Abstract
It is unclear if anomalous coronary arteries are at higher risk for atherosclerosis. The link between anomalous coronary artery and early coronary artery disease has been suggested. The aim of this study is to determine whether the coronary artery anomaly predisposes to development of significant coronary disease. Using retrospective chart review, patients with documented anomalous coronary arteries recognized during coronary angiography between years 2000 to 2007 were analyzed. Prevalence of significant atherosclerotic coronary artery disease (defined as more than 50% luminal narrowing) was compared between normal and anomalous coronaries. A total of 147 patients with anomalous coronary arteries were found. Right coronary artery was the most common anomalous artery 128 of 148 (86.5%) in our dataset. There was no difference in the occurrence of atherosclerosis between anomalous and nonanomalous coronaries. Significant atherosclerosis was present in 59 of the 148 anomalous coronary arteries (37.8%), and 112 of the 293 nonanomalous coronary arteries (38.2%, p = 0.9). On the basis of our study, there is no evidence that anomalous coronary arteries predispose to significant coronary artery disease in comparison to normal coronary arteries.
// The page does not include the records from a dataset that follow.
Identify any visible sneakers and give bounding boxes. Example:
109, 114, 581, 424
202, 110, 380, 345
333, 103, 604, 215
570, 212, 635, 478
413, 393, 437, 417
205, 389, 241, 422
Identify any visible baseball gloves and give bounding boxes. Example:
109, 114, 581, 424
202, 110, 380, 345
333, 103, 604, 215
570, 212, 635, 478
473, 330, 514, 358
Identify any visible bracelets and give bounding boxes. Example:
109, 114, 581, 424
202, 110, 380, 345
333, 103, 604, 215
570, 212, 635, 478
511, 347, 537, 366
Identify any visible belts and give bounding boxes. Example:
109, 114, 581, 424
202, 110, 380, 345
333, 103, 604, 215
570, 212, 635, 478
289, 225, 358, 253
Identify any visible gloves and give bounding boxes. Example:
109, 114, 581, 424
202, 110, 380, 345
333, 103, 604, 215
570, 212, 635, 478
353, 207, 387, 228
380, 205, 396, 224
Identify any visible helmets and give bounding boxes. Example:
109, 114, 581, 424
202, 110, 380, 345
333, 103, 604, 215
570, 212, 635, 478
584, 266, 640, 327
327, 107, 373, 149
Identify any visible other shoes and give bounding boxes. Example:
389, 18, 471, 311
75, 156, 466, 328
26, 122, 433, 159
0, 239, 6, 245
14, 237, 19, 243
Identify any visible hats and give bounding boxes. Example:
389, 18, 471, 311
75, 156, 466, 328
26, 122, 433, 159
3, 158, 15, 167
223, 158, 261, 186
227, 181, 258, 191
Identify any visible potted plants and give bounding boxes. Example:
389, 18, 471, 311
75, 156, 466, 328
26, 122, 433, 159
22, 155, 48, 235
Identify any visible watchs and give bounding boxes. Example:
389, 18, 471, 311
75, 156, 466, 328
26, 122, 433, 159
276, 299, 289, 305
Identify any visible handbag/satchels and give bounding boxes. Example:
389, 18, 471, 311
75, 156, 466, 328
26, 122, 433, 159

Keywords: anomalous coronary, atherosclerosis, coronary artery disease, angiogram, cardiac catheterization
Coronary artery anomaly which is frequently recognized during cardiac catheterization, is not uncommon.1 The most commonly described anomaly is that of the origin of coronary arteries, followed by anomalous course, while the least commonly described anomaly is at the termination.2
Many studies have reported these anomalies to be incidental findings discovered during angiography or autopsy.3 4 5 However, other studies have suggested coronary artery anomalies to be associated with catastrophic outcomes ranging from cardiac arrhythmias6 and myocardial infarction to sudden death.7 Coronary anomalies may also be present in association with other congenital heart diseases.8 The link between anomalous coronary artery and early coronary artery disease is questionable. Previously conducted small studies have provided contradicting evidence. Some suggested no increase in the risk of atherosclerosis,9 10 whereas others have showed a strong association.11 Thus, it remains unclear if the anomalous nature of a coronary artery is associated with development of atherosclerosis. Besides, these anomalies can sometimes cause management difficulties during coronary intervention due to difficulty in engaging the ostium.12
With these conflicting data regarding susceptibility for atherosclerosis in coronary arteries, we investigated whether the coronary artery anomaly predisposes to development of significant coronary artery disease in comparison to normal coronaries.
Methods
Study Design
We reviewed coronary angiographic data from Maimonides Medical Center, Brooklyn, NY between years 2000 and 2007 retrospectively. Angiographic data of patients with at least one anomaly of any major coronaries such as right coronary artery (RCA), left anterior descending artery, or left circumflex artery were included in this study. From among all the patients who underwent cardiac catheterization, those with anomalous coronaries, either of the origin, course, or termination were identified from catheterization reports.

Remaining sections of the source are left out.